As paper gives way to electronic forms of information delivery, the potential audience for interactive fiction is going to grow. But for a potential audience to turn into an actual audience, we’re going to need some interactive stories that are seriously compelling.
Those who are already IF aficionados will, at this point, cry, “What about ‘Anchorhead’? That’s compelling! What about ‘Slouching Toward Bedlam’? What about ‘Spider & Web’? What about …” and so forth. But if “Anchorhead” was truly a compelling experience for a larger audience, wouldn’t it already have found a larger audience?
Fantasy about vampires and werewolves is huge right now. So where are the newly minted interactive stories that can go toe to toe with a book by Laurell K. Hamilton? Why do we have to keep talking about “Anchorhead” and “Photopia”?
I started thinking about this because the teen librarian at the local library isn’t excited about having me teach a class for kids in how to write interactive fiction. Okay, her budget has been cut; I understand that. Maybe I need to broaden my horizons. Maybe I should put together a class (privately, not through the library) and teach IF writing to adults.
This idea leads naturally to the question, why would a sensible adult — even one who was already writing fiction, or desiring to do so — want to write interactive fiction? This is not an easy question to answer. If there was a genuine market, the answer would be nearer to hand. As it is, though, I would have to pitch a class to aspiring writers not by pointing to the market (which doesn’t exist) but by helping them see the strengths of the medium.
What should I tell them?
IF is ideal if you want to write a story with multiple branching endings that your readers can savor. IF is well suited to stories of exploration and discovery in strange environments. IF is very good at giving readers a sense of personal involvement in the story. IF handles both dangers and rewards well when they’re concrete and physical, less well when they’re abstract. The setting of the story plays a large role in IF. IF has some advantages for science fiction and fantasy, because of the possibility of designing gadgets and/or spells that actually do things. It also has potential as a delivery system for humor.
Conversely, IF is not a very suitable medium for exploring the subtleties of human experience or human encounter. If you want to write a novel in which Jennifer wrestles, for 250 pages, with whether to ask Julian for a divorce, IF would be a poor choice.

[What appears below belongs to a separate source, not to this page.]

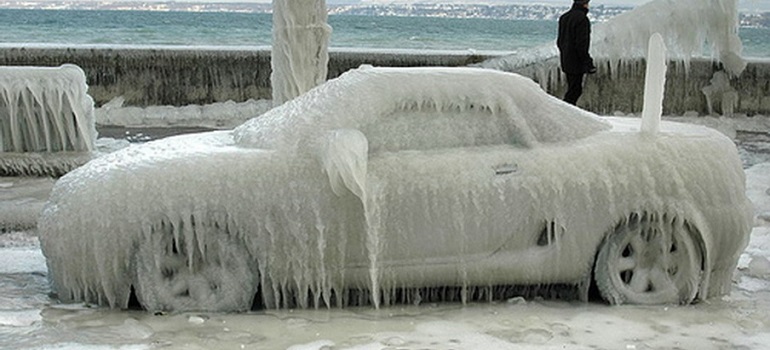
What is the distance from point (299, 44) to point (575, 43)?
335cm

Also, IF is lousy at pacing; in sustained action sequences such as chases, the possibilities for meaningful interaction are blunted.
IF (writing it or playing it) can be a rewarding activity for anyone who likes having fun with tweaky intellectual stuff — especially if it involves computers. IF is less likely to be of interest to those who are serious-minded and “adult,” whatever that means.
If interactive fiction ever produces a Laurell Hamilton or a Dean Koontz, it will be because a talented writer figures out how to use the strengths of the medium in a way that electrifies readers. The market will come along afterward.